What is your favourite place you have performed? Why?
Last year, I performed at an adult queer summer camp, the most beautiful place in the world in rural Ontario. It’s a place for queer grown-ups to go and experience the outdoors, games, drag, campfires, singing, dancing, swimming and probably making out. It had been a year since I blew my life apart to try and live more authentically, and I performed my longest set to date about becoming the queer, poly, crazy nerd I now was living as. It felt like coming home. I now go there every year to perform, so make sure to follow A Queer Camp on Instagram!
Also performing at the Queen Elizabeth Theatre in Toronto to a sold out 2,350 people/over-excited TikTok moms was like the most intoxicating drug I have ever experienced. If they sold that feeling in a vial, I would be in BIG trouble.
What is your favourite bit you have written and why were you proud of it?

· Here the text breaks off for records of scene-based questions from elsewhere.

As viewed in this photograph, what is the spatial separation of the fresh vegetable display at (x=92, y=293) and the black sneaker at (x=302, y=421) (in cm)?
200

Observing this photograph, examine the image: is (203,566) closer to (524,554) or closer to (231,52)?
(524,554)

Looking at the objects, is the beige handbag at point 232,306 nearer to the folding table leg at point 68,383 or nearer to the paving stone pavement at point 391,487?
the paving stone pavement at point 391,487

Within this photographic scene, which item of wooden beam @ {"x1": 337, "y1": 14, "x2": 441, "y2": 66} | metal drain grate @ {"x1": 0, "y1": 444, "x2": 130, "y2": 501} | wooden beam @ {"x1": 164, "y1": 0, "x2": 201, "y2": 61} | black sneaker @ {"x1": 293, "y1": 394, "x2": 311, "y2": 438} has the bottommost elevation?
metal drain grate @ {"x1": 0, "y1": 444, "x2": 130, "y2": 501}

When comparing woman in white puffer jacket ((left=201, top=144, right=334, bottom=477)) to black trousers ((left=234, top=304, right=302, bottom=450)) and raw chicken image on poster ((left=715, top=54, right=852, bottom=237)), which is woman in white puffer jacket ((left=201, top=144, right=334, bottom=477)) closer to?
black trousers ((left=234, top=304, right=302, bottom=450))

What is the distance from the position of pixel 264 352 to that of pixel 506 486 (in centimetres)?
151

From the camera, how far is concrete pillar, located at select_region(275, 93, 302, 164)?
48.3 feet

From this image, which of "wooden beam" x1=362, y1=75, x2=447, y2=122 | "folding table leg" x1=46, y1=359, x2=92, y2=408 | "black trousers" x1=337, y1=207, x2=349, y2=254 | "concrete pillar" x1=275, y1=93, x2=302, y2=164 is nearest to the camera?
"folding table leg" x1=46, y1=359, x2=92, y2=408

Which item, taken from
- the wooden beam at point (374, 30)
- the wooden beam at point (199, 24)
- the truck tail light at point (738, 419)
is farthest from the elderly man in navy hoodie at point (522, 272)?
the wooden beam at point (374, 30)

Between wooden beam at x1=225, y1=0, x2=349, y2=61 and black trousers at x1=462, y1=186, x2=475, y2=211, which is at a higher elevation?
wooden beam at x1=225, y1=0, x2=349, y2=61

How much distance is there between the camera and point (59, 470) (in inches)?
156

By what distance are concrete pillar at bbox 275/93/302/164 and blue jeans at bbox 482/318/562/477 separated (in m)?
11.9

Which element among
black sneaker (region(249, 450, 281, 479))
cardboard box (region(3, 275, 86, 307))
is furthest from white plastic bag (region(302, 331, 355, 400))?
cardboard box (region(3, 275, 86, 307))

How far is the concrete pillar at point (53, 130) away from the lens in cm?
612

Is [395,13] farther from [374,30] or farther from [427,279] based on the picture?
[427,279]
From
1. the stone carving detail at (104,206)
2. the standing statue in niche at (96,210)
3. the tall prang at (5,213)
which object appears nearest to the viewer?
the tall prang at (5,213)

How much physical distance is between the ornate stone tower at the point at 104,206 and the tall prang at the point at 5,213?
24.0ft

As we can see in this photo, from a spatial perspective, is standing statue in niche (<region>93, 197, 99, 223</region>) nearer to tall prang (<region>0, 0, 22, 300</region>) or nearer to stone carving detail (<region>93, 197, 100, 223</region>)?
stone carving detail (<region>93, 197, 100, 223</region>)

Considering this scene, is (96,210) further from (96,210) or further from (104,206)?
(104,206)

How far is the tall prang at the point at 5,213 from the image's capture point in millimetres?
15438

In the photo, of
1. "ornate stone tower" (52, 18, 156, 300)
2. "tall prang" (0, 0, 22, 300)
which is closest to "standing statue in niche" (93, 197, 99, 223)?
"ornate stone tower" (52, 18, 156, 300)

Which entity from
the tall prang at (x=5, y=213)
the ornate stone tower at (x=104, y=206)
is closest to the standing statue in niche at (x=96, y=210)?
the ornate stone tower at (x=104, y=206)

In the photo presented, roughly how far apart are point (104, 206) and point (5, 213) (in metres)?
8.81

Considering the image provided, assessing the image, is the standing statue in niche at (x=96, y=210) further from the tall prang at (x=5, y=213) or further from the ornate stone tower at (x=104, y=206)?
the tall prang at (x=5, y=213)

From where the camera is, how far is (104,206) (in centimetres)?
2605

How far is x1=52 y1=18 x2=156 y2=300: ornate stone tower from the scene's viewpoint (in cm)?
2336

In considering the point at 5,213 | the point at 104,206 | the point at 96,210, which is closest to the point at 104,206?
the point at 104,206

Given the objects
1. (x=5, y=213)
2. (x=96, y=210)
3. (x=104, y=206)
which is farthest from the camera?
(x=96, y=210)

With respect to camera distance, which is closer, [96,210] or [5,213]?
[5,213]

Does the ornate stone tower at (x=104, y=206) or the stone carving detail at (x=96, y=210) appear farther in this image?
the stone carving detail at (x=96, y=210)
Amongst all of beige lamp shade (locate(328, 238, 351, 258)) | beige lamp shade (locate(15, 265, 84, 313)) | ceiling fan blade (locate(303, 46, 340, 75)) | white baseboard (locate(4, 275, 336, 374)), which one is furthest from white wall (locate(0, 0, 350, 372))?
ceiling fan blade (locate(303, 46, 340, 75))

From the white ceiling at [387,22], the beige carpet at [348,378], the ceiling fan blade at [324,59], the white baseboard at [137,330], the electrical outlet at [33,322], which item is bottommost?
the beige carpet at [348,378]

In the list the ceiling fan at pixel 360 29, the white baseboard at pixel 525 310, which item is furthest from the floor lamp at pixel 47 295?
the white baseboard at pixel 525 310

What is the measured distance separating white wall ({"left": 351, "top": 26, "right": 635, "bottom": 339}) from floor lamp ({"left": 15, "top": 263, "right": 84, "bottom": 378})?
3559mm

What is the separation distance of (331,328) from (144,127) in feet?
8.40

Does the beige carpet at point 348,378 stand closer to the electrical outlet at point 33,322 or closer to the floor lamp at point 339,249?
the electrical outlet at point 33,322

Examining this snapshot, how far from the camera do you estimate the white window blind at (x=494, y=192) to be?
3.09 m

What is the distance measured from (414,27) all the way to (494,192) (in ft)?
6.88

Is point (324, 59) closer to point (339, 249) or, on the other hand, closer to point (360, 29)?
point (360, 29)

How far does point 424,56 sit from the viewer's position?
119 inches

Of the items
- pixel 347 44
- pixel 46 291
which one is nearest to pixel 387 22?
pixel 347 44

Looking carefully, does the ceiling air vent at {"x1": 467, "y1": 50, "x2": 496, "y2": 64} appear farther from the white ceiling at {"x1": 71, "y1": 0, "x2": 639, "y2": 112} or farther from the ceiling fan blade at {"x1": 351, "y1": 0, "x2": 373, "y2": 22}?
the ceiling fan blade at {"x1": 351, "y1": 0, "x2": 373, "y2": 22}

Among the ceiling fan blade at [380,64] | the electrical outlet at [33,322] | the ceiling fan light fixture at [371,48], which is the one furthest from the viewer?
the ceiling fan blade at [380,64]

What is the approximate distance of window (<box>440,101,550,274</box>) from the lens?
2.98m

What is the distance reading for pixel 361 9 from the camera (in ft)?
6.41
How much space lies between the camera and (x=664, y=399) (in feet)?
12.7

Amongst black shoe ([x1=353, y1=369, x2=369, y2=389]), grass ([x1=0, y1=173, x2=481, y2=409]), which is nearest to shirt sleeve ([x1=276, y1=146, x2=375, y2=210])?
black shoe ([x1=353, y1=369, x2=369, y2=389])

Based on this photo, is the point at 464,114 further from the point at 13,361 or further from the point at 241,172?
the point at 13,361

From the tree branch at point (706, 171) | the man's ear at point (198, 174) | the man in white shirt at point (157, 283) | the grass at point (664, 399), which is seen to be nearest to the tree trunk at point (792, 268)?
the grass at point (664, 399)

My favourite bit is the name of my album, “Third Most Improved”. It refers to when I was a kid at summer camp and had my first kiss when I was 14. I proceeded to vomit all over my bed in a social anxiety-infused panic attack. When I was 16, I became a staff member and was able to participate in camp family feud, where my sister was voted hottest in camp and I was voted third most improved. It brought me so much joy then and now, and represents my transformation in every form. I love it.
What is your favourite medium for listening or finding new comics/comedians?
GO. SEE. THEM. LIVE. Go see them live. Even if you like them on TikTok, that TikTok was filmed at a physical place where they said those things in a room to real life people. Look them up. See where they are performing. And go. support them. live.
Do you have anything to promote right now?
My album, 3rd Most Improved, is coming out July 24th with Howl and Roar Records. It will be on Spotify, iTunes, the internet, more of the internet, where sounds come from. Please buy it, stream it, post about it, tell your mom about it, tell your friends’ moms about it, I don’t know, I tend to do pretty well with moms.
Where can we follow you?
PAY IT FORWARD: Who is another local comic/comedian we should know about?
James O’Hara and Bren D’Souza are two of my favourite joke writers in the world.